▸ **Exercise goal**
Lay out the material as a Markdown table with the columns Row and Line, giving each line its row number and leaving out blank lines. Begin at the line that contains "Does the flooded" and stop after the line that contains "5. point 144,98".

• • • • • • •

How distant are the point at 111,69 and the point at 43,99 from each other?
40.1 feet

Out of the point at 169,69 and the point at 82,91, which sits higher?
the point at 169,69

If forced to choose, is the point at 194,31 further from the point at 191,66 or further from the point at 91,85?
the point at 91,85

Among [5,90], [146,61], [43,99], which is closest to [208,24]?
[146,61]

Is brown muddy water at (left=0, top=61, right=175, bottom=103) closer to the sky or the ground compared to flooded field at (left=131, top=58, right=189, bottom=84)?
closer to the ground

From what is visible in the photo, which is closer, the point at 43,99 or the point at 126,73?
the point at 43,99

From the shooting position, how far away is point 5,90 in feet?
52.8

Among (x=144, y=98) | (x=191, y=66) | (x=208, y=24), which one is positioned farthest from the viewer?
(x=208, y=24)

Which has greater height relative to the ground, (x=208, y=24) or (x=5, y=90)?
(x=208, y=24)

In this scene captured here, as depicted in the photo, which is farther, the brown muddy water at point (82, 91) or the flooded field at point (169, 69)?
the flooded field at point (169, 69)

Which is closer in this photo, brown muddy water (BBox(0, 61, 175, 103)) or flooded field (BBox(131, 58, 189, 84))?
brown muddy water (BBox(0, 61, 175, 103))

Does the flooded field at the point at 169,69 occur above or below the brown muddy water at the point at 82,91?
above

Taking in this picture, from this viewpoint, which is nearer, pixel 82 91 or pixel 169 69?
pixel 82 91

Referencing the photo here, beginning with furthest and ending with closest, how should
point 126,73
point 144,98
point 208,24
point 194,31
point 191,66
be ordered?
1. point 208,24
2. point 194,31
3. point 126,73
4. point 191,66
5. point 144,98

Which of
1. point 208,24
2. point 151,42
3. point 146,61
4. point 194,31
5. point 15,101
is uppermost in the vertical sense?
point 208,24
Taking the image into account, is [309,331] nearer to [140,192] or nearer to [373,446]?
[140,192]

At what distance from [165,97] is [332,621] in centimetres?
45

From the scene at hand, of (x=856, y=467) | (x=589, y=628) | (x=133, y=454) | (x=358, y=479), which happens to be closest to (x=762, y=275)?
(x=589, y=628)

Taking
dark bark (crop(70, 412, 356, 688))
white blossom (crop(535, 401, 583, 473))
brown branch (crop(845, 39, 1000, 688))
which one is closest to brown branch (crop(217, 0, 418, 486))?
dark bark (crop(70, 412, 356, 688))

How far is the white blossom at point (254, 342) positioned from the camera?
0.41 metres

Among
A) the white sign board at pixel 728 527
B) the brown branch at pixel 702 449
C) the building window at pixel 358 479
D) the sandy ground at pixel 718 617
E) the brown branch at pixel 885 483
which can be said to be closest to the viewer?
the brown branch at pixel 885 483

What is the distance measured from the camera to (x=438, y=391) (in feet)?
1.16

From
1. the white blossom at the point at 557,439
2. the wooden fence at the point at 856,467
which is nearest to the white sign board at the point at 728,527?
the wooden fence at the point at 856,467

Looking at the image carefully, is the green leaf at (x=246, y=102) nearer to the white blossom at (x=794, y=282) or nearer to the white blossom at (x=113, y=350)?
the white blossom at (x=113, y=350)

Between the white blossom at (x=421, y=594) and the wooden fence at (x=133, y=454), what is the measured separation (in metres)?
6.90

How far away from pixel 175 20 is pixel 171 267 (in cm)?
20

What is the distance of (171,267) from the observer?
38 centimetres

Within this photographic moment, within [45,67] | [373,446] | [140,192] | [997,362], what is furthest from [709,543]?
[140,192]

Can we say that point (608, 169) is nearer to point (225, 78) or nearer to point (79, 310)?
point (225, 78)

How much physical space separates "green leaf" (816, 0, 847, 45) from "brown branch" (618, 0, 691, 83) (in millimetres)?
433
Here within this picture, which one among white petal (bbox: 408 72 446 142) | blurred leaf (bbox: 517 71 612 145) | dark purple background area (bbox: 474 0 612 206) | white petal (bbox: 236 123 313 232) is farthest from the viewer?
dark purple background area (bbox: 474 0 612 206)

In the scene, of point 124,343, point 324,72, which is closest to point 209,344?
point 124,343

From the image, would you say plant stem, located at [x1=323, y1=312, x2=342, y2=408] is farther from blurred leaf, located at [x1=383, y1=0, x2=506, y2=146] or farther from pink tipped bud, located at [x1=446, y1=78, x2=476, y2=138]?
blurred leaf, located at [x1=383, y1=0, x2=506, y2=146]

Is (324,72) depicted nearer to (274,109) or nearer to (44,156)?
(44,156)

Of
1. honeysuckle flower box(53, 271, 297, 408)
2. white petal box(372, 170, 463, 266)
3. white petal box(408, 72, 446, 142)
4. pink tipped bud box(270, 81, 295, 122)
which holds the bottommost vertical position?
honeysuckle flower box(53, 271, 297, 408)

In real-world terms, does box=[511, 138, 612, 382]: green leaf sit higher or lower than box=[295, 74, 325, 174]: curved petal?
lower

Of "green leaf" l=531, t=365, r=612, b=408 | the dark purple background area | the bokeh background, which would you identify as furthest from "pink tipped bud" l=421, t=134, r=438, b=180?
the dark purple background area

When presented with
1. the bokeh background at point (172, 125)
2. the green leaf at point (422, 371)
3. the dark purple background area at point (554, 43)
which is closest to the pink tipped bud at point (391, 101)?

• • • • • • •

▸ **Answer for this exercise**
| Row | Line |
|---|---|
| 1 | Does the flooded field at the point at 169,69 occur above or below the brown muddy water at the point at 82,91? |
| 2 | above |
| 3 | Taking in this picture, from this viewpoint, which is nearer, pixel 82 91 or pixel 169 69? |
| 4 | pixel 82 91 |
| 5 | Referencing the photo here, beginning with furthest and ending with closest, how should |
| 6 | point 126,73 |
| 7 | point 144,98 |
| 8 | point 208,24 |
| 9 | point 194,31 |
| 10 | point 191,66 |
| 11 | be ordered? |
| 12 | 1. point 208,24 |
| 13 | 2. point 194,31 |
| 14 | 3. point 126,73 |
| 15 | 4. point 191,66 |
| 16 | 5. point 144,98 |